On August 12, 2013, Eric Moore, 36, of Fresno, was sentenced to 10 years in prison for being a felon in possession of multiple firearms. As indicated in court documents, Moore and other defendants were involved in burglarizing firearms dealers in Torrance and Corona, Calif. and bringing 54 stolen rifles and handguns to Fresno for sale to gang members and others.
On September 3, 2013, Ralph Haros, 49, of Fresno, was sentenced to six and a half years in prison for being a felon in possession of a firearm. Haros was arrested by members of the US Marshals Service Fugitive Task Force on a parole warrant. He had five felony convictions between 1986 and 2003 for burglary, domestic violence, controlled substance, and firearms offenses.
On September 23, 2013, Edward Mitchell, 33, of Fresno, was sentenced to eight years in prison for being a felon in possession of a firearm and possession with intent to distribute cocaine. According to court documents, Mitchell possessed two pistols, one of which he used to shoot and kill a cocaine customer who had shot Mitchell and several others at Mitchell’s apartment. Two others at the apartment were shot, one succumbed to his injuries and died.

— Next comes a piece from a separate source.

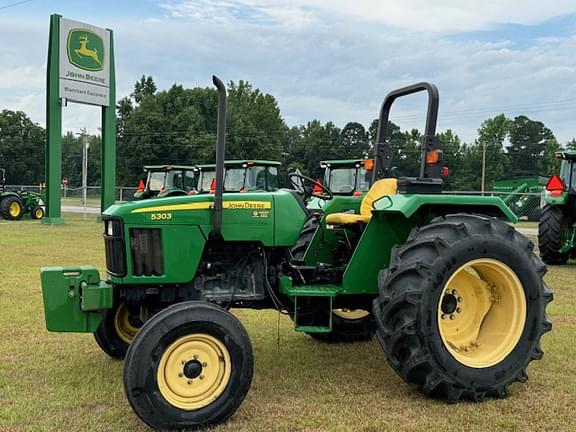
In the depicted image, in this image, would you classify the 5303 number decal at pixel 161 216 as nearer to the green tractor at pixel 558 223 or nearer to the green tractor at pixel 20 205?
the green tractor at pixel 558 223

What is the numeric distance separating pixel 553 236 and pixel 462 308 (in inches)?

These cases are the product of investigations by multiple agencies, including the Fresno Police Department; the Bureau of Alcohol, Tobacco, Firearms and Explosives; the FBI; DEA; U.S. Immigration and Customs Enforcement’s (ICE) Homeland Security Investigations (HSI); and several other sheriff’s offices and police departments in Fresno, Tulare and Madera counties. The MAGEC task force and the Fresno County District Attorney’s office also played a critical role in multiple cases. The cases are being prosecuted by Assistant United States Attorneys Kim Sanchez, Laurel Montoya, Kathleen Servatius, Karen Escobar, Michael Frye, Melanie Alsworth, Grant Rabenn, and Kevin Rooney.
The charges against those defendants who have not been convicted are only allegations; each defendant is presumed innocent until and unless proven guilty beyond a reasonable doubt.